Unfortunately, between the credibility problem created by Clough’s recent actions and low curatorial staffing levels at the Hirshhorn Museum and Sculpture Garden – the Smithsonian museum into whose wheelhouse this show would fall – the Smithsonian is temporarily unable to create such a show with its own staff. Hirshhorn and Smithsonian leaders should move swiftly to bring in an independent historian with relevant expertise, such as Helen Molesworth, chief curator of the Institute for Contemporary Art, Boston or Berkeley Art Museum director Lawrence Rinder.
* Address a gap in the Smithsonian’s management structure. Clough came to Washington from the presidency of the Georgia Institute of Technology. Before joining university administration, Clough earned a PhD in civil engineering. Clough has no background in the arts or humanities. Prior to Clough’s arrival, one of the Secretary’s top deputies was an undersecretary for art. Clough merged that position into the undersecretary who oversees the Smithsonian’s history museums. Currently that undersecretary, Richard Kurin, also has no background in art. Over the last couple of weeks, this expertise gap in the Smithsonian’s management team has been made painfully evident. The Smithsonian needs to re-establish the undersecretary for art position.

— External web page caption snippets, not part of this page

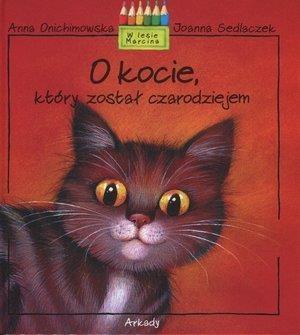 O kocie, który został czarodziejem Onichimowska Anna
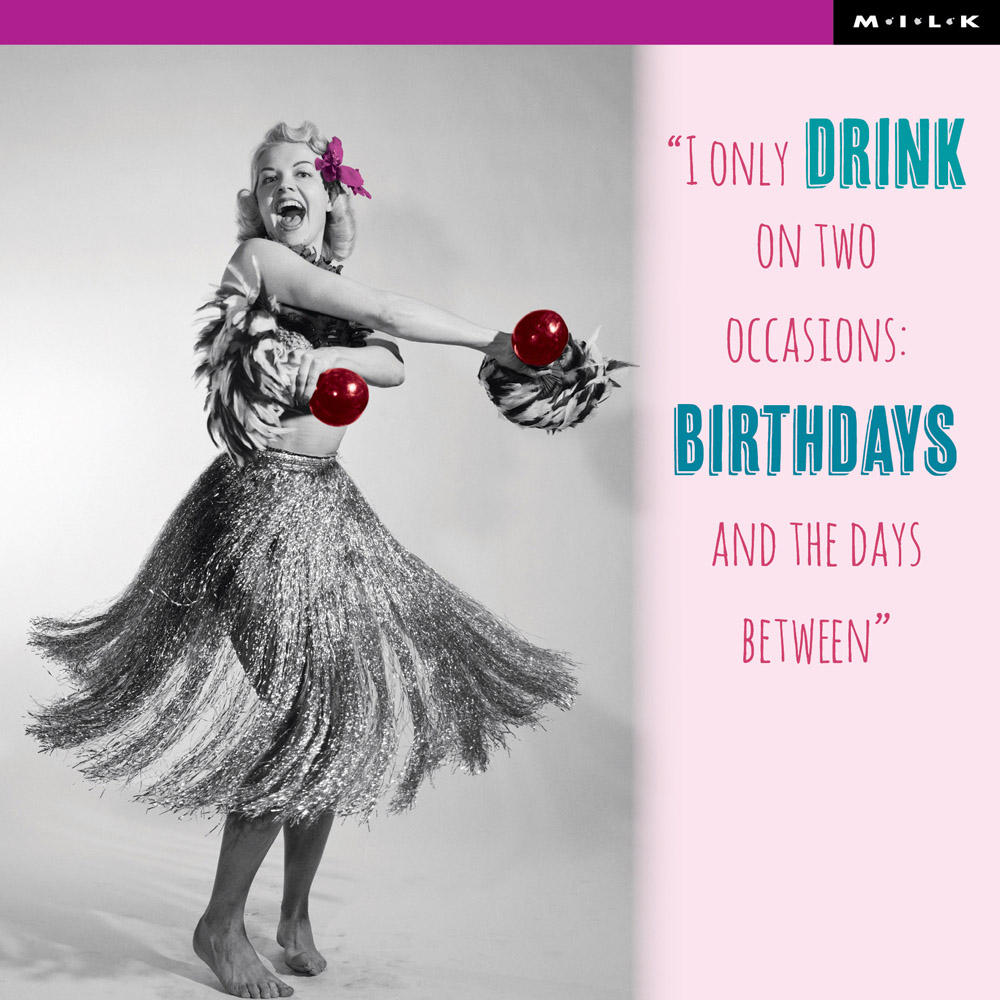 I Only Drink On Two Occasions Birthday Greeting Card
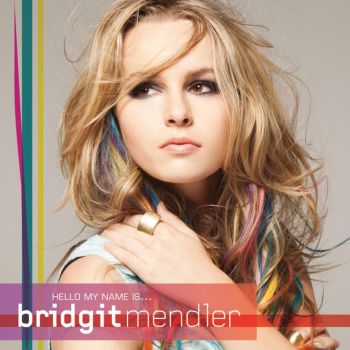 Hello My Name Is - Bridgit Mendler by FranceEditions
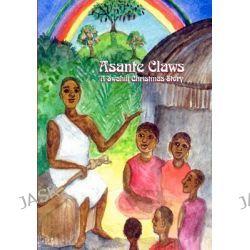 Asante Claws, A Swahili Christmas Story by Teresa Weismann Knight, 9781463676759.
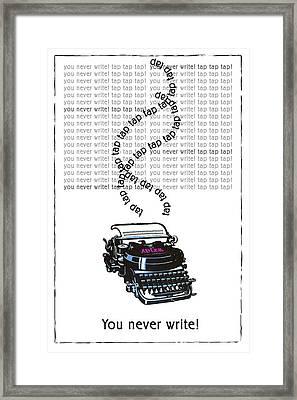 You Never Write Vintage Typewriter Framed Print by Sandra McGinley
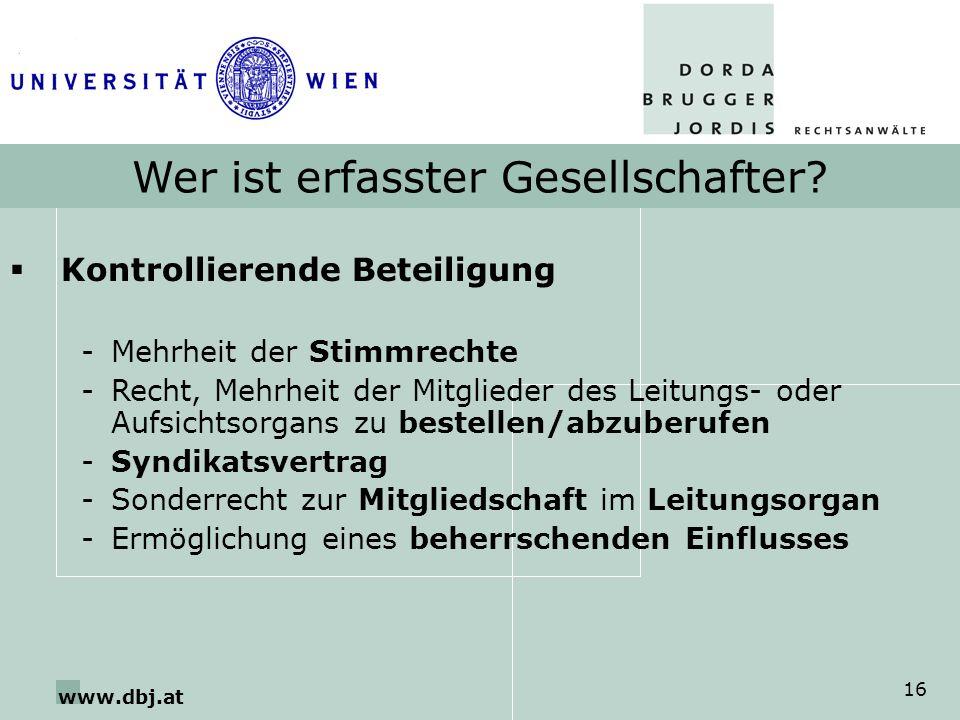 www.dbj.at 16 Wer ist erfasster Gesellschafter? Kontrollierende Beteiligung -Mehrheit der Stimmrechte -Recht, Mehrheit der Mitglieder des Leitungs- od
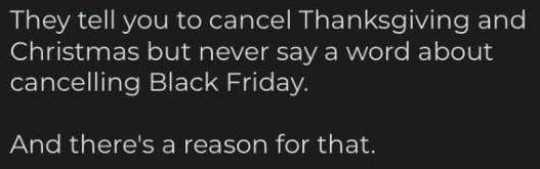 message tell you cancel thanksgiving christmas but not black friday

The Smithsonian is the institution through which our nation tells its story to the world. It is a vital resource and educator. America’ needs a strong Smithsonian in which scholars, historians, curators, archivists and researchers are fully empowered to examine our nation and to tell its history. Until Clough begins to address the mistakes the Smithsonian has made in the last two weeks, we don’t have that.